Key and Value Transformations

keys and values

def keys: RDD[K]     // Extract all keys
def values: RDD[V]   // Extract all values

val pairs = sc.parallelize(Seq(("a", 1), ("b", 2), ("a", 3)))
val allKeys = pairs.keys      // RDD["a", "b", "a"]
val allValues = pairs.values  // RDD[1, 2, 3]

mapValues

Transform values while preserving keys and partitioning:

def mapValues[U](f: V => U): RDD[(K, U)]

val pairs = sc.parallelize(Seq(("alice", 25), ("bob", 30), ("charlie", 35)))
val incremented = pairs.mapValues(_ + 1)
// Result: [("alice", 26), ("bob", 31), ("charlie", 36)]

// mapValues preserves partitioning, unlike map
val transformed = pairs.mapValues(age => if (age >= 30) "adult" else "young")

flatMapValues

FlatMap values while preserving keys:

def flatMapValues[U](f: V => TraversableOnce[U]): RDD[(K, U)]

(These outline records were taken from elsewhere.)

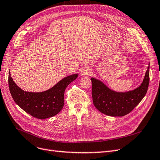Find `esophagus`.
Here are the masks:
<instances>
[{
  "label": "esophagus",
  "mask_w": 160,
  "mask_h": 160,
  "mask_svg": "<svg viewBox=\"0 0 160 160\" xmlns=\"http://www.w3.org/2000/svg\"><path fill=\"white\" fill-rule=\"evenodd\" d=\"M91 74V69L88 68V67H85L81 70V75H89Z\"/></svg>",
  "instance_id": "obj_1"
}]
</instances>
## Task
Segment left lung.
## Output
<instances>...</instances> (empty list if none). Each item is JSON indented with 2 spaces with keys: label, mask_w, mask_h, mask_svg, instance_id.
<instances>
[{
  "label": "left lung",
  "mask_w": 160,
  "mask_h": 160,
  "mask_svg": "<svg viewBox=\"0 0 160 160\" xmlns=\"http://www.w3.org/2000/svg\"><path fill=\"white\" fill-rule=\"evenodd\" d=\"M92 98L97 109L112 117H122L130 113L146 95L149 82V65L142 83L133 90L119 92L112 90L103 81L91 78Z\"/></svg>",
  "instance_id": "8db88e82"
}]
</instances>
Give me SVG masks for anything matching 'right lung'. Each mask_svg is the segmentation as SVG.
<instances>
[{
  "mask_svg": "<svg viewBox=\"0 0 160 160\" xmlns=\"http://www.w3.org/2000/svg\"><path fill=\"white\" fill-rule=\"evenodd\" d=\"M78 75L76 73L65 77L47 91L28 92L17 85L9 71V89L14 102L22 110L34 118L44 119L53 117L61 111L64 106L65 89Z\"/></svg>",
  "mask_w": 160,
  "mask_h": 160,
  "instance_id": "right-lung-1",
  "label": "right lung"
}]
</instances>
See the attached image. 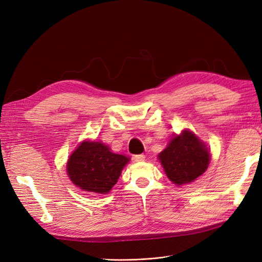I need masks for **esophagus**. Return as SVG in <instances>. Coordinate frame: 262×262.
Masks as SVG:
<instances>
[{"mask_svg":"<svg viewBox=\"0 0 262 262\" xmlns=\"http://www.w3.org/2000/svg\"><path fill=\"white\" fill-rule=\"evenodd\" d=\"M134 159L136 162H143L145 159V155L144 154H138V155H135Z\"/></svg>","mask_w":262,"mask_h":262,"instance_id":"esophagus-1","label":"esophagus"}]
</instances>
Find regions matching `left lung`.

val sentences = sc.parallelize(Seq(
  ("doc1", "hello world"), 
  ("doc2", "spark scala")
))

val words = sentences.flatMapValues(_.split(" "))
// Result: [("doc1", "hello"), ("doc1", "world"), ("doc2", "spark"), ("doc2", "scala")]

Partitioning and Sorting

partitionBy

Partition RDD according to a partitioner:

def partitionBy(partitioner: Partitioner): RDD[(K, V)]

import org.apache.spark.HashPartitioner

val data = sc.parallelize(Seq(("a", 1), ("b", 2), ("c", 3), ("d", 4)))
val partitioned = data.partitionBy(new HashPartitioner(2))

// Custom partitioner
class CustomPartitioner(numPartitions: Int) extends Partitioner {
  def numPartitions: Int = numPartitions
  def getPartition(key: Any): Int = key.hashCode() % numPartitions
}

sortByKey

Sort by key:

def sortByKey(ascending: Boolean = true, numPartitions: Int = self.partitions.length): RDD[(K, V)]

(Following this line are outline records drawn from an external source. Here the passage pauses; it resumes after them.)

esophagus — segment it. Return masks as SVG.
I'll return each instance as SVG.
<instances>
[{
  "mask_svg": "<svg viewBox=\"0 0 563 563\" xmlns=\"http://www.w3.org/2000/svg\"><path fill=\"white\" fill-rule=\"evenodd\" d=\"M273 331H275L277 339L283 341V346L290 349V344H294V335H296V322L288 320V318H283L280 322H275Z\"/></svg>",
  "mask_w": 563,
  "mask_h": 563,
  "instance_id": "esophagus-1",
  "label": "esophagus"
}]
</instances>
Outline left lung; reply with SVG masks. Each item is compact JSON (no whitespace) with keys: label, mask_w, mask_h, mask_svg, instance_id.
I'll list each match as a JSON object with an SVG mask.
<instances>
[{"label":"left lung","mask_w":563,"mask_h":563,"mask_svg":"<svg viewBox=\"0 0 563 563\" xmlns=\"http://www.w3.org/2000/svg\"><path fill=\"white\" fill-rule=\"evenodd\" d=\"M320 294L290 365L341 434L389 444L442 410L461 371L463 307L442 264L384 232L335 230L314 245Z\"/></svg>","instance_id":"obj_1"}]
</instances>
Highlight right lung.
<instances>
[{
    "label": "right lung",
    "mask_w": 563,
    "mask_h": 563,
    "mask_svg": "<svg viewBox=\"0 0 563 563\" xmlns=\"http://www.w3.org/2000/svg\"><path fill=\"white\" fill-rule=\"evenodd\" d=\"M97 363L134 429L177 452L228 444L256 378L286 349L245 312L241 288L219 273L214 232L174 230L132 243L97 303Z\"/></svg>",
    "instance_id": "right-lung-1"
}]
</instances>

val data = sc.parallelize(Seq(("c", 3), ("a", 1), ("b", 2)))
val sorted = data.sortByKey()                    // Ascending: [("a", 1), ("b", 2), ("c", 3)]
val descending = data.sortByKey(ascending = false) // Descending: [("c", 3), ("b", 2), ("a", 1)]

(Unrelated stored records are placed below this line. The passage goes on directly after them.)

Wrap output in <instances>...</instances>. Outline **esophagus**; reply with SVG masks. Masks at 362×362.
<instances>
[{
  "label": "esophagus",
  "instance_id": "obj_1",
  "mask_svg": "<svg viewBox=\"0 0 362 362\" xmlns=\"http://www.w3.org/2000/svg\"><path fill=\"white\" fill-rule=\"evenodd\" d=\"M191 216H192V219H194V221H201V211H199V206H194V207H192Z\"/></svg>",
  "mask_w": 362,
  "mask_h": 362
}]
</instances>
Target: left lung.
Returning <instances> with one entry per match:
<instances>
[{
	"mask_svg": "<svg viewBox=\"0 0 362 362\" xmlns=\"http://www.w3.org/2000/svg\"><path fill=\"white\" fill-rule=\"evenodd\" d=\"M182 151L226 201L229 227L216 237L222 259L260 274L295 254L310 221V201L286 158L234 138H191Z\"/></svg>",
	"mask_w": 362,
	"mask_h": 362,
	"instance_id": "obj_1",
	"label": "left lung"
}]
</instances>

repartitionAndSortWithinPartitions

More efficient than separate repartition and sort:

def repartitionAndSortWithinPartitions(partitioner: Partitioner): RDD[(K, V)]

val data = sc.parallelize(Seq(("c", 3), ("a", 1), ("b", 2), ("d", 4)))
val repartitioned = data.repartitionAndSortWithinPartitions(new HashPartitioner(2))
// Partitions data and sorts within each partition in one operation

Set Operations

subtractByKey

Return (key, value) pairs in this RDD but not in other:

def subtractByKey[W: ClassTag](other: RDD[(K, W)]): RDD[(K, V)]
def subtractByKey[W: ClassTag](other: RDD[(K, W)], partitioner: Partitioner): RDD[(K, V)]
def subtractByKey[W: ClassTag](other: RDD[(K, W)], numPartitions: Int): RDD[(K, V)]

val rdd1 = sc.parallelize(Seq(("a", 1), ("b", 2), ("c", 3)))
val rdd2 = sc.parallelize(Seq(("a", "x"), ("c", "y")))

val subtracted = rdd1.subtractByKey(rdd2)
// Result: [("b", 2)] - only pairs whose keys don't exist in rdd2

Statistical Operations

countByKey

Count the number of elements for each key:

def countByKey(): Map[K, Long]

val data = sc.parallelize(Seq(("a", 1), ("b", 2), ("a", 3), ("b", 4), ("a", 5)))
val counts = data.countByKey()
// Result: Map("a" -> 3, "b" -> 2)

countByKeyApprox

Approximate count by key:

def countByKeyApprox(timeout: Long, confidence: Double = 0.95): PartialResult[Map[K, BoundedDouble]]

val largePairRDD = sc.parallelize(/* large dataset */)
val approxCounts = largePairRDD.countByKeyApprox(1000) // 1 second timeout

collectAsMap

Return the key-value pairs as a Map (assumes unique keys):

def collectAsMap(): Map[K, V]

val pairs = sc.parallelize(Seq(("a", 1), ("b", 2), ("c", 3)))
val map = pairs.collectAsMap()
// Result: Map("a" -> 1, "b" -> 2, "c" -> 3)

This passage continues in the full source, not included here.